Les hommes du peuple jouissent en général d’une santé assez robuste jusqu’à l’âge de 48 à 50 ans. Les forces digestives perdent à cet âge beaucoup de leur énergie, le pain lourd et compact et les aliments grossiers dont ils se nourrissent ne peuvent être digérés et assimilés convenablement, ils éprouvent des fièvres quartes rebelles et, s’ils ne sont pas secourus à propos, les viscères épigastriques s’engorgent, la leucophlegmatie et l’anasarque surviennent et les font périr. En général les habitants de Montaigu paraissent avoir quelques dispositions au relâchement des solides, car on voit périr plusieurs personnes hydropiques dans toutes les classes de la société. On voit aussi quelques phtisiques, mais le vice héréditaire ou des circonstances particulières produisent plutôt ces maladies que l’influence du climat.
Maladie des femmes
Les femmes jouissent à Montaigu d’une santé constante et il est rare de voir des filles attaquées de pâles couleurs. L’époque de la menstruation n’est pas orageuse pour elles, et comme on peut le voir ci-dessus, il meurt peu de jeunes personnes de 16 à 17 ans, et plusieurs même de ce nombre sont mortes de la petite vérole ou autres maladies aigües. La cessation des règles les expose assez rarement à des accidents. Cette évacuation cesse peu à peu en laissant des intervalles plus longs entre ses retours. Les grossesses, les accouchements et la suite des couches sont heureuses, quoique toutes les femmes bien réglées riches négligent de nourrir leurs enfants. Quelques femmes du peuple en buvant du vin et s’exposant imprudemment au froid éprouvent quelquefois des suppressions du lactier, des métastases laiteuses et autres accidents, auxquels on remédie aisément lorsqu’on est appelé à temps.
Maladies des enfants
Les deux cinquièmes des enfants qui naissent à Montaigu périssent avant l’âge de puberté ; mais cette proportion est bien plus considérable dans la plus grande partie du Royaume.

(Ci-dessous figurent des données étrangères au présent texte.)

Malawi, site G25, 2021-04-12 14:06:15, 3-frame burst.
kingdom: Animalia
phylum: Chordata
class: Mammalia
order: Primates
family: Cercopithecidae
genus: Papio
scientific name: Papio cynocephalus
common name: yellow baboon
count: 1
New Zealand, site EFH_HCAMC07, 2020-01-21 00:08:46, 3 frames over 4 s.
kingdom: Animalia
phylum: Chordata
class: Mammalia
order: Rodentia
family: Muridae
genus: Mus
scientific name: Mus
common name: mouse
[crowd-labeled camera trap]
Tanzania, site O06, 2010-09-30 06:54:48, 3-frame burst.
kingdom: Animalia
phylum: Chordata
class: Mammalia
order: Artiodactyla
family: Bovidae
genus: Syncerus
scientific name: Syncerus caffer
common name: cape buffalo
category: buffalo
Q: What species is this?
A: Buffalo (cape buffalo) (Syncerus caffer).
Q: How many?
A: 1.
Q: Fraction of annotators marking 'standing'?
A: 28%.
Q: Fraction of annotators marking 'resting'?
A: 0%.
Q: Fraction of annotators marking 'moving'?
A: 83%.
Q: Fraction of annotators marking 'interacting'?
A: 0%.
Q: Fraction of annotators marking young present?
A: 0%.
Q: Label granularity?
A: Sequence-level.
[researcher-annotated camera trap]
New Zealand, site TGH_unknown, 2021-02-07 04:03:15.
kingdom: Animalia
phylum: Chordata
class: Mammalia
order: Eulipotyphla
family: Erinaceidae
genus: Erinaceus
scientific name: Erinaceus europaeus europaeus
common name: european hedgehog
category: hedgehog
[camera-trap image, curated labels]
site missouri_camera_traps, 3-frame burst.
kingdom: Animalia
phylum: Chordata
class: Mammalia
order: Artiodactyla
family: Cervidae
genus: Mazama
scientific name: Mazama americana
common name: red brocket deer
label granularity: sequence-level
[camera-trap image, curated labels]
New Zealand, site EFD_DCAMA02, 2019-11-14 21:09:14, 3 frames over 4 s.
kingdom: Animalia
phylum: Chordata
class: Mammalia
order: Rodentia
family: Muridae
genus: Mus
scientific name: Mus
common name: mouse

Le peuple en perd beaucoup plus que les gens aisés, et la plupart périssent avant l’âge de deux ans : à cet égard les enfants sujets à des maladies spéciales, inconnues dans un âge plus avancé, et à la merci de leurs parents sont souvent victimes de la malpropreté et du défaut de soins. Les femmes du peuple ont d’ailleurs coutume de les nourrir en les sevrant, de bouillies de farineux non fermentés. Cette mauvaise nourriture les dispose à la diathèse pituiteuse et aux engorgements de la rate et du mésentère auxquels ils succombent souvent. Plus les enfants avancent en âge, moins il en périt. Ils prennent alors beaucoup d’exercice en plein air et ils n’ont plus besoin d’autant de secours. La petite vérole est le fléau le plus redoutable pour les enfants. On peut voir ci-dessus que les années les plus funestes aux enfants ont été celles où régnait la petite vérole, et que dans les années intermédiaires le nombre des morts a été proportionnellement très petit. Les mois d’août, septembre et octobre où cette maladie est ordinairement plus fréquente et plus dangereuse sont précisément ceux où il périt le plus d’enfants. On n’a pas observé de maladies particulières parmi eux. La coqueluche apparait quelquefois, mais elle n’a jamais fait de grands ravages.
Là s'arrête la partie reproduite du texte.